Последние дни Помпеи — страница 64 из 79

– Он так бы и сделал, если бы не народ, но народ разъярен. Жрецы не пожалели трудов, чтобы раздразнить его, они вообразили – дикие звери! – что Главк, как человек богатый и благородный, избегнет приговора, поэтому обозлились и хотели наказать его вдвойне строго. Оказывается, что, по какой-то случайности, он никогда не был формально зачислен в сословие римских граждан. Таким образом, сенат был лишен возможности противостоять народу. Хотя на деле против него оказалось большинство всего из трех голосов. Эй! Хиосского!

– Главк сильно изменился, но, однако, как он спокоен и бесстрашен!

– Увы! Посмотрим, хватит ли у него твердости до завтрашнего утра. Какая, однако, цель в мужестве, когда эта собака, Олинтий, проявляет точно такое же?

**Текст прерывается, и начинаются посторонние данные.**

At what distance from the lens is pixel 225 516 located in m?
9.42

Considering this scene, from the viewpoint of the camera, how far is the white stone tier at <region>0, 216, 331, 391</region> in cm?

– Богохульник! – промолвил Лепид в благочестивом гневе. – Не мудрено, что один из декурионов был на днях поражен насмерть молнией при ясном небе[26]. Боги будут разгневаны на Помпею, покуда в стенах ее живут такие нечестивцы.

– А между тем сенат был так снисходителен, что если бы только Олинтий показал хоть немного раскаяния и рассыпал несколько зерен фимиаму на жертвенник Цибелы, то был бы помилован. Сомневаюсь, чтобы эти назаретяне, если б им удалось установить свою религию господствующей, государственной, были бы так же снисходительны, как мы, предположив, что мы стали бы опрокидывать изображения их божества, оскорблять их обряды и отрицать их веру.

– Главку дается один лишь шанс на спасение ввиду смягчающих обстоятельств. Ему позволяют идти на льва с тем самым стилетом, которым он убил жреца.

– А видел ты льва? Заметил его пасть и когти? После этого нельзя считать этот кинжал шансом на спасение! Право, даже меч и щит были бы не более как тростник и папирус против такого могучего зверя! Нет, мне кажется, истинным милосердием было бы не оставлять его долго мучиться, и поэтому большое счастье, что по нашим милосердным законам, приговор хотя и не скоро произносится, зато быстро приводится в исполнение, и что игры в амфитеатре, по счастливой случайности, давно уже назначены на завтрашний день. Ждать смерти – все равно что умирать дважды.

– Что касается безбожника, – заметил Клавдий, – то ему придется встретить свирепого тигра с невооруженными руками. Ну, при таких поединках пари неудобны. Впрочем, не желает ли кто держать?

Взрыв смеха доказал всю нелепость вопроса.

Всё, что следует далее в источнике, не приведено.